Malgré la reconnaissance partagée des limites du déterminisme en sciences sociales, plusieurs participants croient tout de même à la possibilité d’une rationalisation de l’avenir à partir d’une approche nouvelle, appliquée et modélisée. Les autres, au contraire, contestent que cet horizon pratique soit celui à partir duquel redéfinir l’unité comme la tâche des sciences sociales. C’est ce type de tensions qu’expriment par exemple les conflits qui apparaissent au grand jour dans le colloque de 1979 sur « la recherche opérationnelle » entre les partisans de la théorie des jeux, qui croient dans les capacités de prédiction que renferme cet outil, et les partisans de la théorie des systèmes, qui seraient plus ouverts à la contingence [16] . À partir de la fin des années 1970, la question du rapport des sciences sociales au futur et à la prévision devient donc un thème insistant à Cerisy, à partir duquel plusieurs contributions entendent redéfinir la tâche de ces disciplines.

Vers une nouvelle épistémologie des sciences sociales ?

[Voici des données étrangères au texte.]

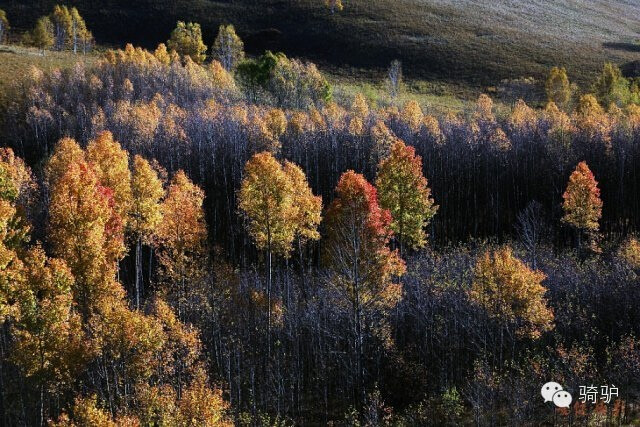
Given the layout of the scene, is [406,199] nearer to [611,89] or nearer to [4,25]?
[611,89]

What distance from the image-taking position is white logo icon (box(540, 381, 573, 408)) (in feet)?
115

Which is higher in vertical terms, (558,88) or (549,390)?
(558,88)

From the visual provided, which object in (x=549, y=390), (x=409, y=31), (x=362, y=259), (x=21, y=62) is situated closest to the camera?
(x=549, y=390)

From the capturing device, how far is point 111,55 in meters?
113

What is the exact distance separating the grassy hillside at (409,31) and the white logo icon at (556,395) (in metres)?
104

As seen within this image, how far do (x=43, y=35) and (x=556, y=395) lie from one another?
137 m

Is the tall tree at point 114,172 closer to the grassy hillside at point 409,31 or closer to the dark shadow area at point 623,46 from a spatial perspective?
the grassy hillside at point 409,31

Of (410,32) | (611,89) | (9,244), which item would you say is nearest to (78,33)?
(410,32)

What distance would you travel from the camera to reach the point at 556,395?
3547cm

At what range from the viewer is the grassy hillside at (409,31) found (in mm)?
140250

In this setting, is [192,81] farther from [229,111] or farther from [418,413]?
[418,413]

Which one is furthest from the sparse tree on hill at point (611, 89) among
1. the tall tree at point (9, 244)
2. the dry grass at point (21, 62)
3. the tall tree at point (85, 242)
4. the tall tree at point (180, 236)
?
the tall tree at point (9, 244)

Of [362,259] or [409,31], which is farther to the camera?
[409,31]

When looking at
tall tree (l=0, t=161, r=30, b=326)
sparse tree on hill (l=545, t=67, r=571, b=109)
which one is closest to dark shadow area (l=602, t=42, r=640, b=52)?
sparse tree on hill (l=545, t=67, r=571, b=109)
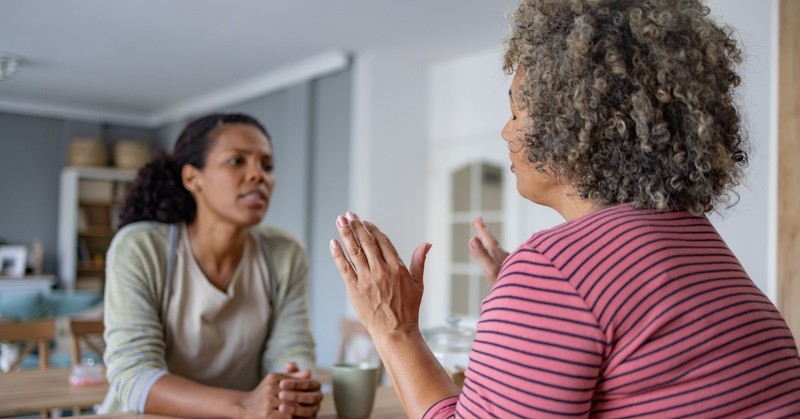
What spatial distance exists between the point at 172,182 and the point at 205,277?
0.30m

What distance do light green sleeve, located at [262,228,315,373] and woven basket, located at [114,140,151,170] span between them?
6.17 metres

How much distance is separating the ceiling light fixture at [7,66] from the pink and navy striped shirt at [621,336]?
18.6 feet

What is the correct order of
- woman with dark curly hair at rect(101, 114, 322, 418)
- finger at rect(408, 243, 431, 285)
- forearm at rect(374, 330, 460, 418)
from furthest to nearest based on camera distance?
1. woman with dark curly hair at rect(101, 114, 322, 418)
2. finger at rect(408, 243, 431, 285)
3. forearm at rect(374, 330, 460, 418)

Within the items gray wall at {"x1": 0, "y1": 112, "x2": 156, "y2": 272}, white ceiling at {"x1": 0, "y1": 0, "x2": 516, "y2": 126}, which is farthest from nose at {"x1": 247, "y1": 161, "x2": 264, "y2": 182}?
gray wall at {"x1": 0, "y1": 112, "x2": 156, "y2": 272}

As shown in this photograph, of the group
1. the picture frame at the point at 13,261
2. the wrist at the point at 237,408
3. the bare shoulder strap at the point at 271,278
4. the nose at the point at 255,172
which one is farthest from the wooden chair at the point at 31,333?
the picture frame at the point at 13,261

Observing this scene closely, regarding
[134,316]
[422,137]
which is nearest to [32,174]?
[422,137]

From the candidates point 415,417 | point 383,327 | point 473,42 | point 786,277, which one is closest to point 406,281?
point 383,327

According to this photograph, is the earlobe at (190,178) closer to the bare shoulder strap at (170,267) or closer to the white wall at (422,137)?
the bare shoulder strap at (170,267)

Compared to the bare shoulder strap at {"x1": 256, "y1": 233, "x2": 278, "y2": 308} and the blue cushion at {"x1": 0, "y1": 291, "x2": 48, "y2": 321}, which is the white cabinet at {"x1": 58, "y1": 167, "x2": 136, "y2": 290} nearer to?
the blue cushion at {"x1": 0, "y1": 291, "x2": 48, "y2": 321}

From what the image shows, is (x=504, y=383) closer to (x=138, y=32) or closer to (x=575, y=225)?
(x=575, y=225)

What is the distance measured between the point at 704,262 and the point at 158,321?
1.28m

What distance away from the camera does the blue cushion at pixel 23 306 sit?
519 cm

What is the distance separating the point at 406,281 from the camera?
104 cm

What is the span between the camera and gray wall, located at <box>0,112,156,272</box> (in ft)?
24.5
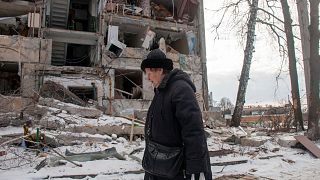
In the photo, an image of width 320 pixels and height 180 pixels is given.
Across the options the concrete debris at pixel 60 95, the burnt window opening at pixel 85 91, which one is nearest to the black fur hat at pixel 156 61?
the concrete debris at pixel 60 95

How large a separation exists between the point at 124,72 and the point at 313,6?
49.2ft

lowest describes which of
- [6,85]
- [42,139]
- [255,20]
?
[42,139]

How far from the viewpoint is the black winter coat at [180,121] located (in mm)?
2654

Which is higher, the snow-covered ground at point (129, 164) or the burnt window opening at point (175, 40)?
the burnt window opening at point (175, 40)

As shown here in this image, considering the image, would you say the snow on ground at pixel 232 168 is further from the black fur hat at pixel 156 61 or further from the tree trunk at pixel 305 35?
the tree trunk at pixel 305 35

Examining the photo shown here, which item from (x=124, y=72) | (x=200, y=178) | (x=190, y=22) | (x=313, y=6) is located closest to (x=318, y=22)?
(x=313, y=6)

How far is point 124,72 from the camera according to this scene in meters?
23.4

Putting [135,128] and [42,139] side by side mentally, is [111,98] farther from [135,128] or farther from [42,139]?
[42,139]

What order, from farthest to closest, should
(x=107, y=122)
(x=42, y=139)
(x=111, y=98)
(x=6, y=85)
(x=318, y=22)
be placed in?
1. (x=6, y=85)
2. (x=111, y=98)
3. (x=107, y=122)
4. (x=318, y=22)
5. (x=42, y=139)

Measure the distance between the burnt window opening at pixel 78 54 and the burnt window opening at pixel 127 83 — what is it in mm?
2640

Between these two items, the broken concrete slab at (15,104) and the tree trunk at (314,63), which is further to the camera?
the broken concrete slab at (15,104)

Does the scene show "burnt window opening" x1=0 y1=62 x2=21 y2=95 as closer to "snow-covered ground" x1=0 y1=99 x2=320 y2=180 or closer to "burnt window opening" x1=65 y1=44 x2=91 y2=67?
"burnt window opening" x1=65 y1=44 x2=91 y2=67

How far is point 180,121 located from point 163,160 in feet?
1.14

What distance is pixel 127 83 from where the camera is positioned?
86.4ft
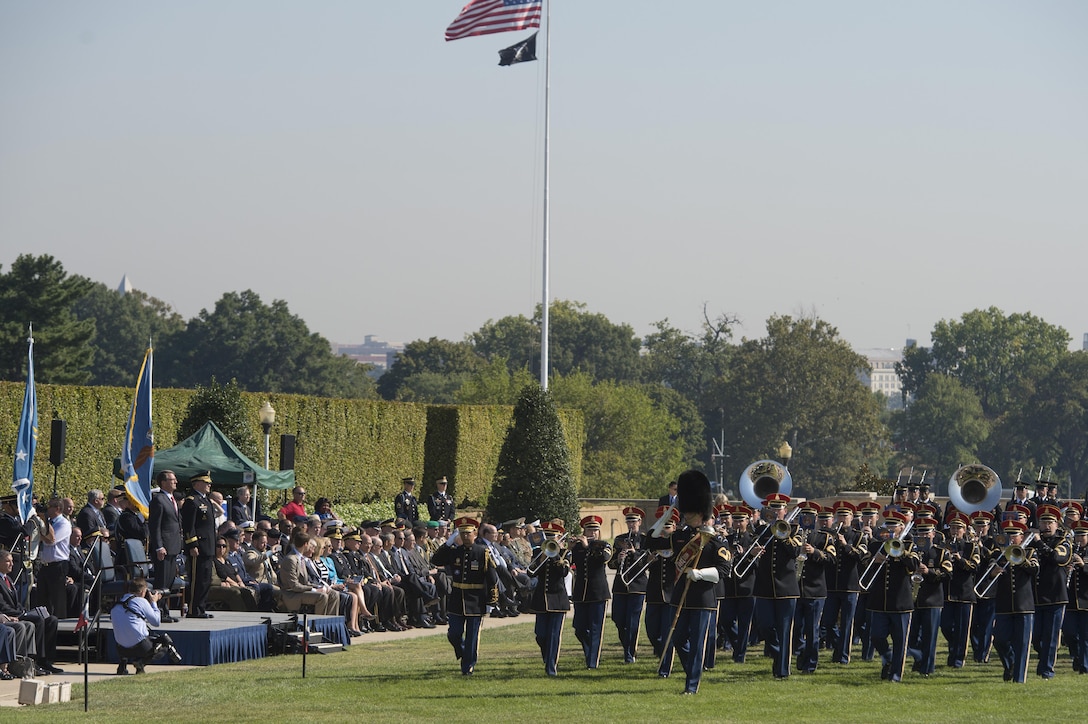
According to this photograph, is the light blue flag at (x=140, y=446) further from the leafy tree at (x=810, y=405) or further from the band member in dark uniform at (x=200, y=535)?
the leafy tree at (x=810, y=405)

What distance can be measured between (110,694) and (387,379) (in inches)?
3795

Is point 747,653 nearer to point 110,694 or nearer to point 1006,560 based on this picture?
point 1006,560

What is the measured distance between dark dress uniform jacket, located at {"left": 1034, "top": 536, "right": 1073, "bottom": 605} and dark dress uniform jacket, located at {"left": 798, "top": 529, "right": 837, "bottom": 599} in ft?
6.93

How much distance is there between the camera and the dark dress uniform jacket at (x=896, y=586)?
15.9m

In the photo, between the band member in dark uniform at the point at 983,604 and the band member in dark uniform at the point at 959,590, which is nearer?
the band member in dark uniform at the point at 959,590

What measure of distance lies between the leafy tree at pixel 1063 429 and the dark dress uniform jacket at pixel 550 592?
9134 cm

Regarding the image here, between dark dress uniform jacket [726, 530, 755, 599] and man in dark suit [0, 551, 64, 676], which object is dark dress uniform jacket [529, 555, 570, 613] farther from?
man in dark suit [0, 551, 64, 676]

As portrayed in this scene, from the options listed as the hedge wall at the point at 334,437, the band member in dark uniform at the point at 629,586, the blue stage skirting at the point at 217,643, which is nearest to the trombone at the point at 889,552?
the band member in dark uniform at the point at 629,586

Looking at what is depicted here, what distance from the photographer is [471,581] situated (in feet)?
53.0

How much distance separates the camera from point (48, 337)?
62375 mm

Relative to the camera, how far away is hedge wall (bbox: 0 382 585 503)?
33062 mm

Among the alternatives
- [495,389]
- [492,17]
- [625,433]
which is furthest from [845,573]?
[625,433]

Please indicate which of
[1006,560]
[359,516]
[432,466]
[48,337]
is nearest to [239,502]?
[1006,560]

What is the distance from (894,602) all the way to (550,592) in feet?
11.4
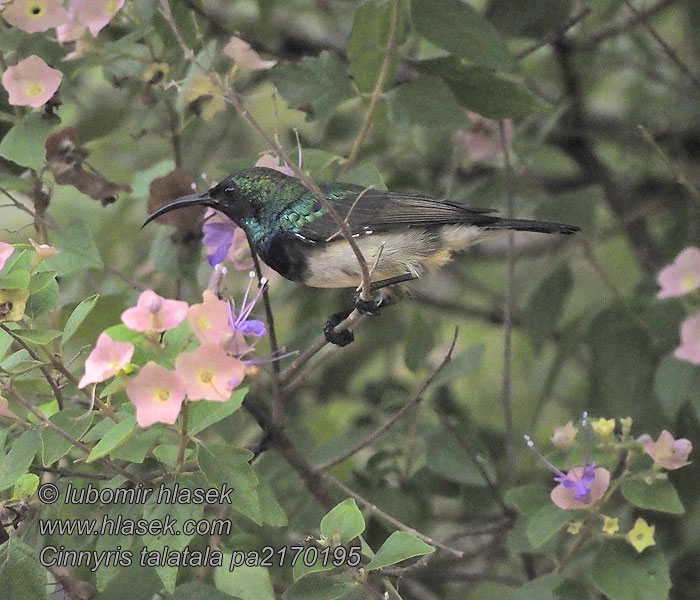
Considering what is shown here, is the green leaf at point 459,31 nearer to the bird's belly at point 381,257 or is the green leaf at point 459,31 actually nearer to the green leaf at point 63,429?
the bird's belly at point 381,257

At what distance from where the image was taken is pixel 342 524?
1.54 meters

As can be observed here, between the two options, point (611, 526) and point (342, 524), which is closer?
point (342, 524)

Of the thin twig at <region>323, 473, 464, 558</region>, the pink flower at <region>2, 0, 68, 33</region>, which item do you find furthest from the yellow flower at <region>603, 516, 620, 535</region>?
the pink flower at <region>2, 0, 68, 33</region>

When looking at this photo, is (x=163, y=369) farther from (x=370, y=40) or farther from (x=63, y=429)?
(x=370, y=40)

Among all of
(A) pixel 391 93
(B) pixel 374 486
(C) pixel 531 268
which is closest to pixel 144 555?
(B) pixel 374 486

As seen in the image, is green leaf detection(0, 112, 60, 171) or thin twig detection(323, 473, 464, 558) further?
green leaf detection(0, 112, 60, 171)

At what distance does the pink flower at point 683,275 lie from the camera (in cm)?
219

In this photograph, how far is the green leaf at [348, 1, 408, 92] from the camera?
2170mm

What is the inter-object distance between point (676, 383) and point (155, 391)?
55.6 inches

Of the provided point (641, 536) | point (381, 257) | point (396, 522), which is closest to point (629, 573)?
point (641, 536)

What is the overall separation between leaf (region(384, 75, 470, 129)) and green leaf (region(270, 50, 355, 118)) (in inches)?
4.8

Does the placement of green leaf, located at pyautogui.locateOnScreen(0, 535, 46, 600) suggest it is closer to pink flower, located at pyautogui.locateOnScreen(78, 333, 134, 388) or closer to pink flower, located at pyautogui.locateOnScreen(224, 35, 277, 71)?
A: pink flower, located at pyautogui.locateOnScreen(78, 333, 134, 388)

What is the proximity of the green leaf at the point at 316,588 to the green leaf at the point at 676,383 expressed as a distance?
109 cm

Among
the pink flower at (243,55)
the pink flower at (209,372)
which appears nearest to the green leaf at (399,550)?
the pink flower at (209,372)
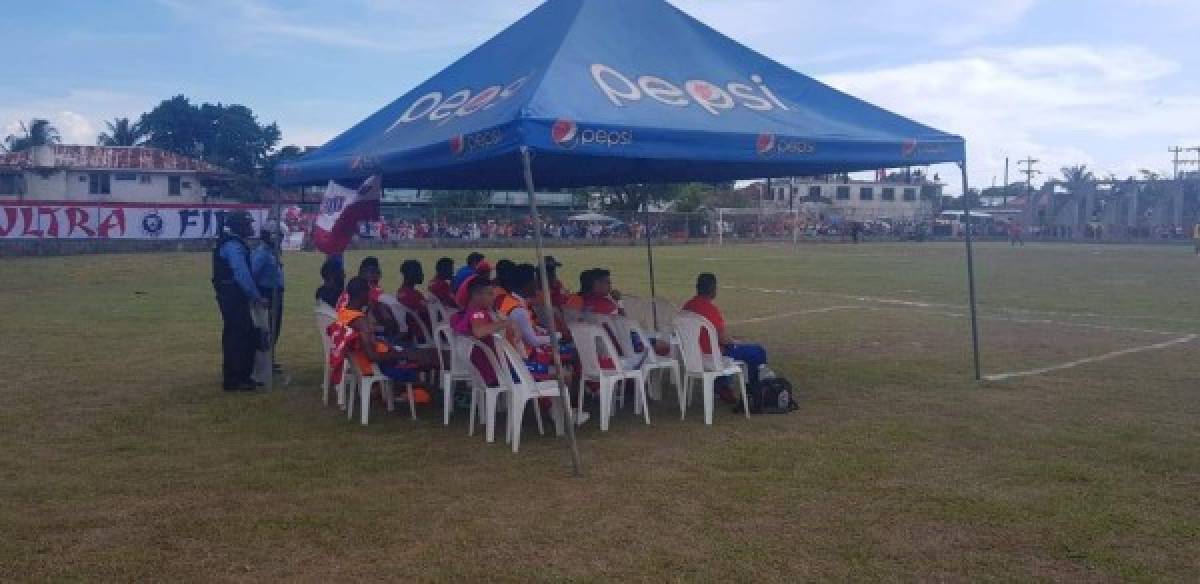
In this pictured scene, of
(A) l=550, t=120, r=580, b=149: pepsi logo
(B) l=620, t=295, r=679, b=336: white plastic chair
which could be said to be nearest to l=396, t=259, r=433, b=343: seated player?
(B) l=620, t=295, r=679, b=336: white plastic chair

S’il existe un « esprit de Cerisy » en sciences sociales après 1968, celui-ci ne se manifeste en effet pas seulement négativement, à travers la critique progressive de paradigmes ayant dominé les sciences sociales françaises dans les années 1960 et 1970. La contribution de Cerisy à la pensée des sciences sociales des dernières décennies est positive. Sans s’accorder sur la défense claire d’un nouveau paradigme commun, plusieurs protagonistes des colloques s’interrogent sur les limites du savoir de ces disciplines telles qu’elles sont alors pratiquées. Ils exposent une idée cohérente de ce que pourrait être une épistémologie alternative des sciences sociales en s’inspirant souvent pour cela d’une conception renouvelée de l’activité des sciences expérimentales ou des sciences appliquées.

Des savoirs en crise

Une première ligne de réflexion des colloques retenus ici porte sur les limites des sciences sociales pour penser la pratique et servir l’action. Une partie de cette critique est portée contre le scientisme et l’objectivisme implicites d’une partie des sciences sociales de l’époque. Ainsi Jean-Pierre Faye s’interroge-t-il en 1973 sur les prétentions savantes de ces disciplines, en particulier lorsqu’elles se réclament du structuralisme, à être des sciences « totales », au prix d’un oubli du désir. La naïveté structuraliste, dit-il, est d’avoir cru pouvoir créer un « méta-langage » là même où l’enseignement de Lacan démontrerait qu’aucune science du sujet ne peut s’exprimer sous la forme d’un méta-langage [17] . En 1978, dans un domaine d’investigation totalement différent, le colloque sur la recherche opérationnelle s’interroge lui aussi au passage sur le statut épistémologique des sciences sociales. On y convient que le scientifique ne peut dire un « optimum rationnel » qui préparerait à la meilleure décision possible [18] . Édith Heurgon note pour sa part en 1980 que la distinction entre la « modélisation » et l’« expérimentation » devrait être absolument nécessaire en sciences sociales [19] . Des remarques d’Isabelle Stengers, en 1983, vont dans une direction convergente, lorsqu’elle remarque par exemple l’impossibilité d’une approche scientifique de sciences sociales qui soit détachée du social, dans la mesure où ces disciplines connaîtraient, par nature, un « couplage fort » entre l’observateur et l’observé [20] .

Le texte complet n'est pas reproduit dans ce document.